Mulga snake envenoming is characterised by myotoxicity, anticoagulant coagulopathy and haemolysis, and has a spectrum of toxicity that is venom dose dependant. This study supports a dose of one vial of antivenom, given as soon as a systemic envenoming is identified, rather than waiting for the development of myotoxicity.

Effect of Australian elapid venoms on blood coagulation: Australian Snakebite Project (ASP-17)

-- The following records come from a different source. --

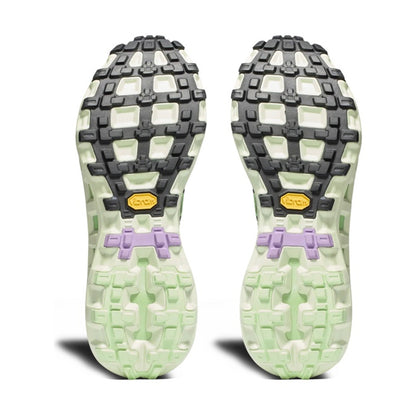 Pantofi Alergare Montana Barbati X-Bionic Terraskin X01 Digital Lime/X Black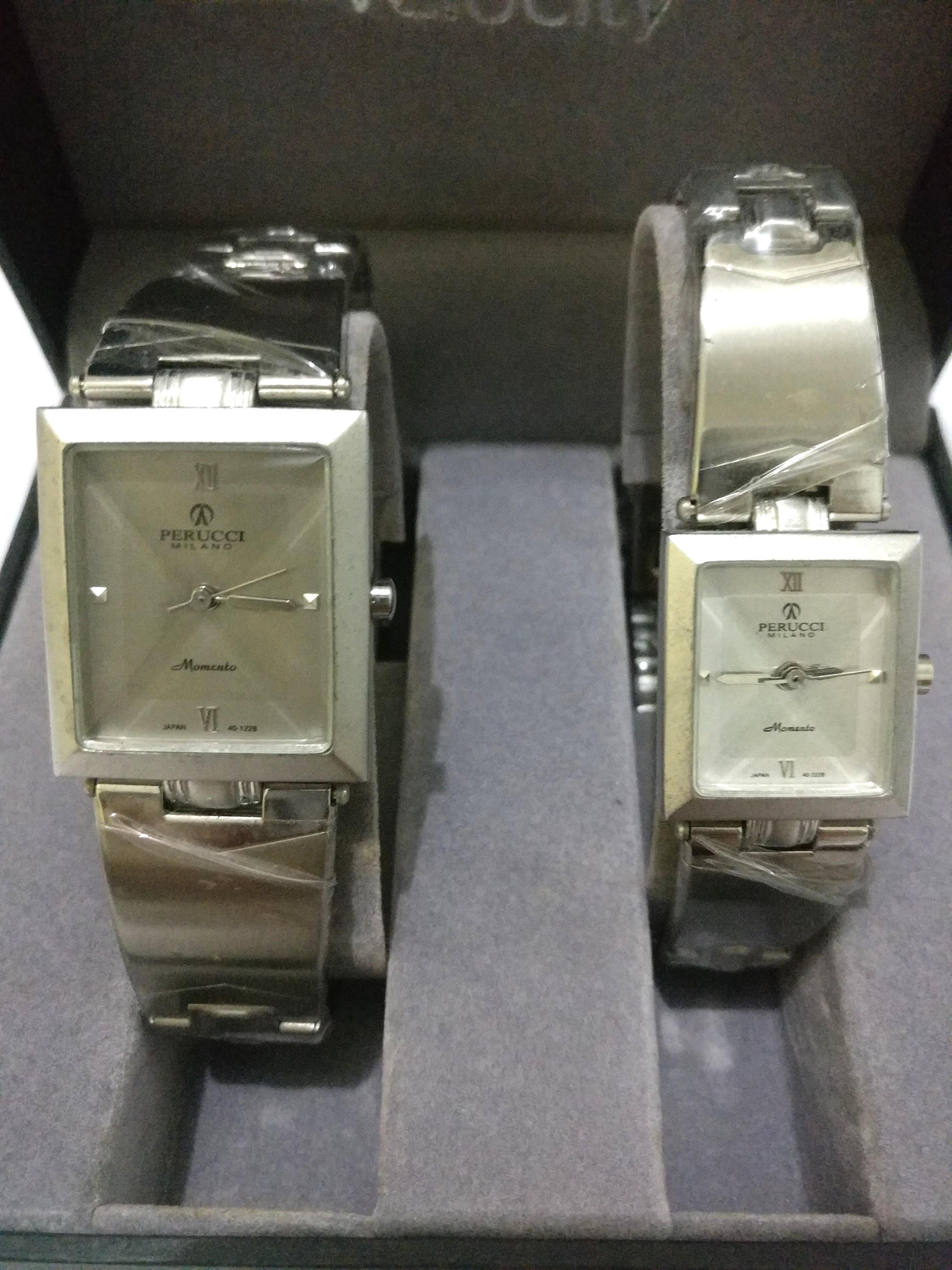 Perucci watches quartz on sale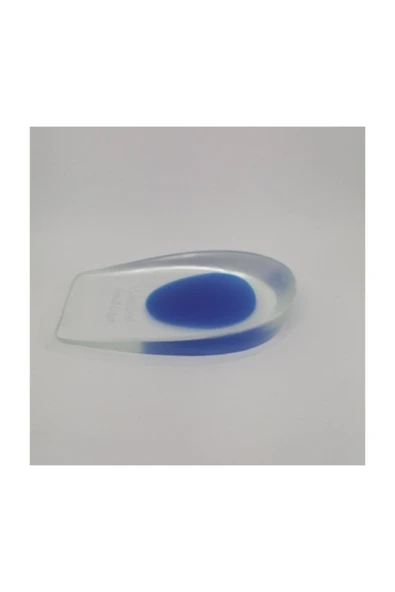 Ortopedik Ayak Tabanı Silikon Yastık Topuk Dikeni - Resim 2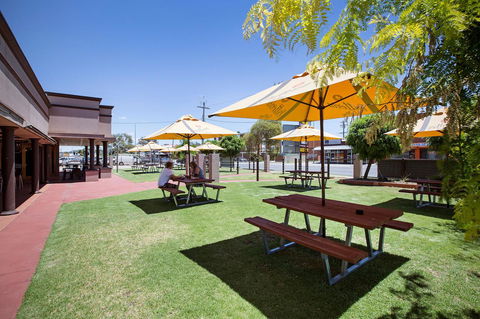 Boomerang Hotel - Accommodation Rockhampton 7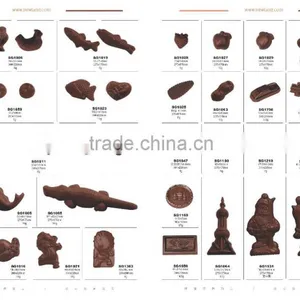 Food Grade Transparent pc Chocolate Bar Mold thumbnail-3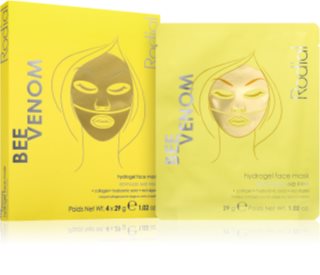 Rodial Bee Venom Hydrogel Face Mask entspannende Hydrogelmaske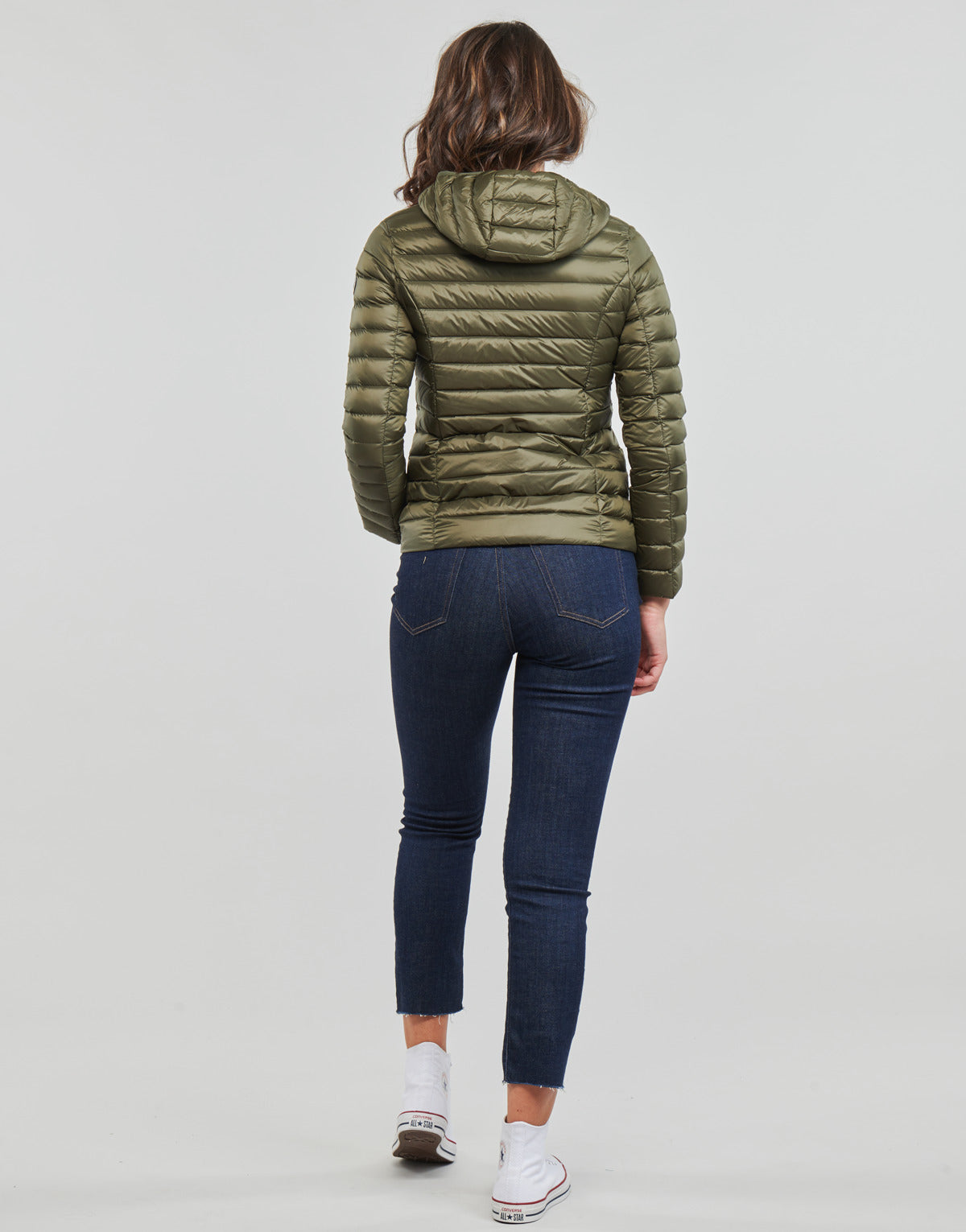 Piumino Donna JOTT  CLOE  Kaki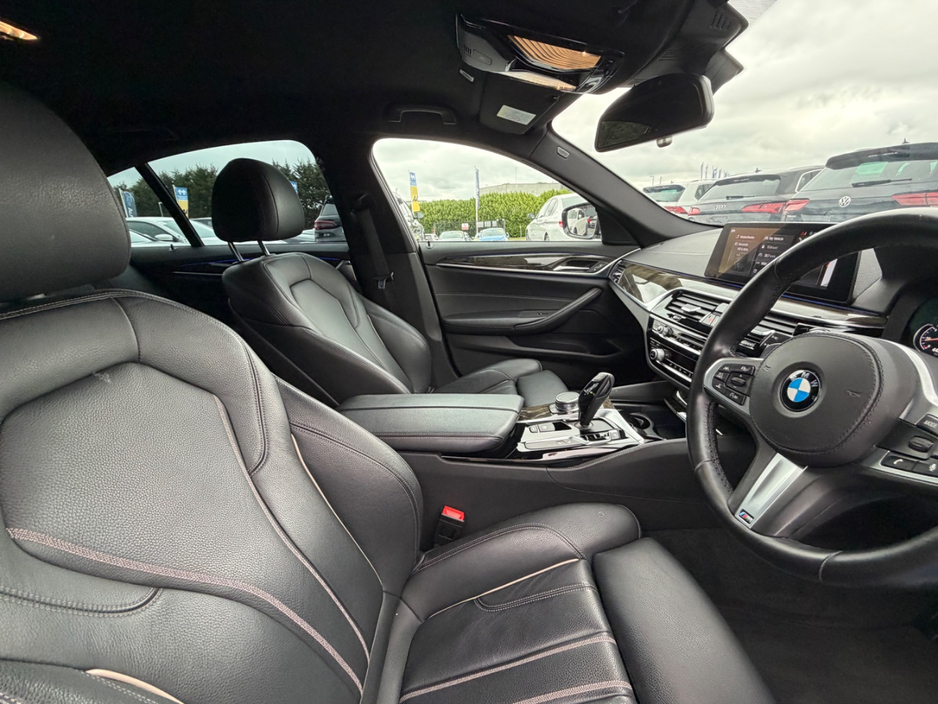 BMW 5 Series M-SPORT - 2.0L DIESEL - AUTO - 12M WARRANTY - CAR: 2604 — thumbnail 16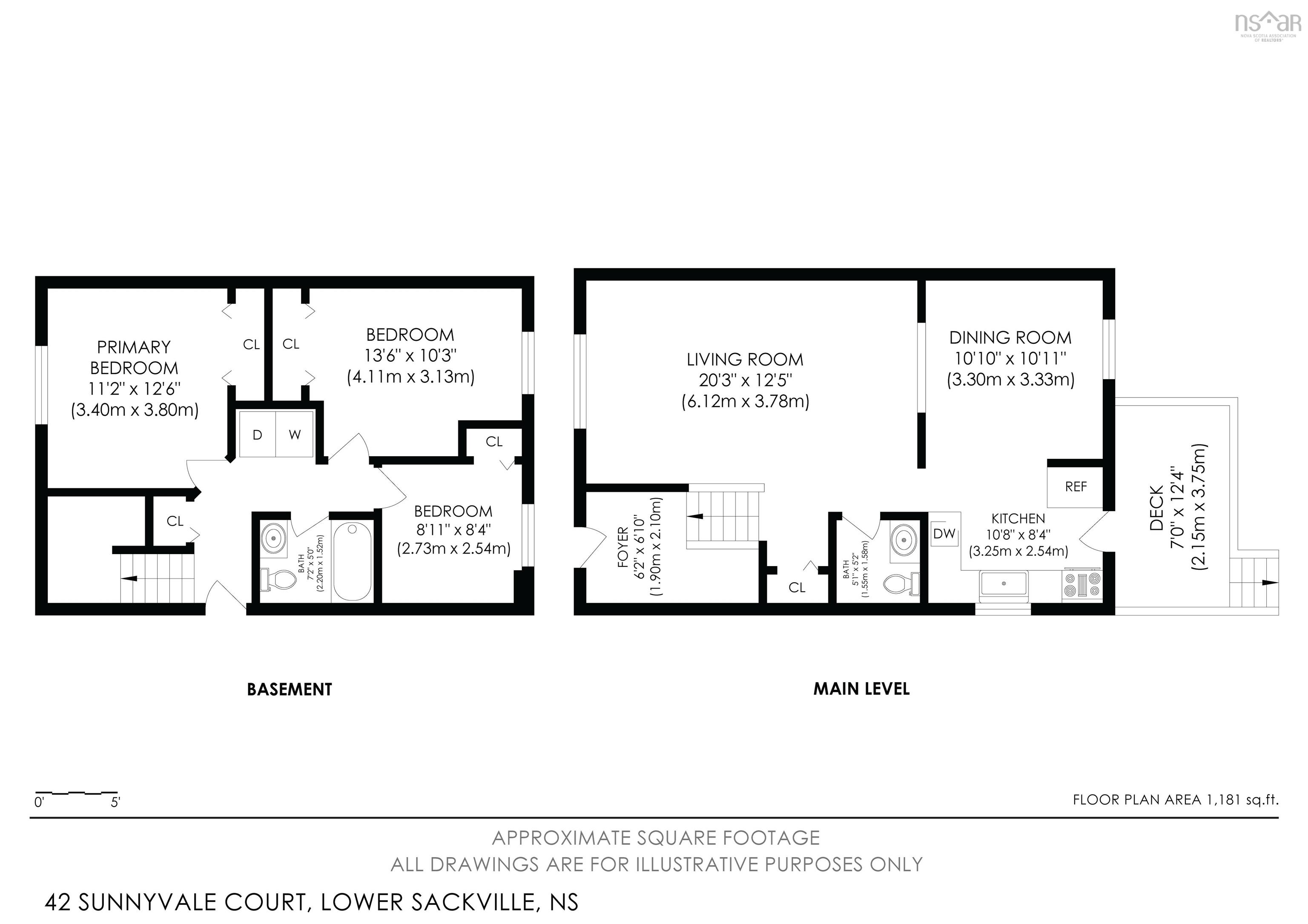 42 Sunnyvale Court, Sackville, NS (MLS 202616192)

Snake venoms contain toxins that activate the coagulation network and cause venom-induced consumption coagulopathy. A previously developed mathematical model of the coagulation network was refined and used to describe and predict the time course of changes in the coagulation factors following envenomation by Brown snake (Pseudonaja spp.), Tiger snake (Notechis scutatus), Rough-scaled snake (Tropidechis carinatus) and Hoplocephalus spp. (Stephens banded, Pale headed and Broad headed). Simulations of the time course of the change in coagulation factors were compared to data obtained from a large prospective study of Australian snake bites - the Australian Snakebite Project. The model predictions were also compared against data for partial and complete VICC obtained from the same study. The model simulations were used to understand the differences in consumption and recovery of clotting factors in partial versus complete VICC as well as among bites from different snake types. The model suggested that the venoms were absorbed almost instantaneously and provided a reasonable prediction of the observed concentration of clotting factors over time in patients bitten by Australian elapid snakes. The model predictions suggested a higher consumption of factors (fibrinogen, II and IX in particular) in patients with complete VICC compared to those with partial VICC. The model also predicted that snakes with "Xa-like" venoms may produce a less severe VICC than snakes with "Xa:Va-like" venoms.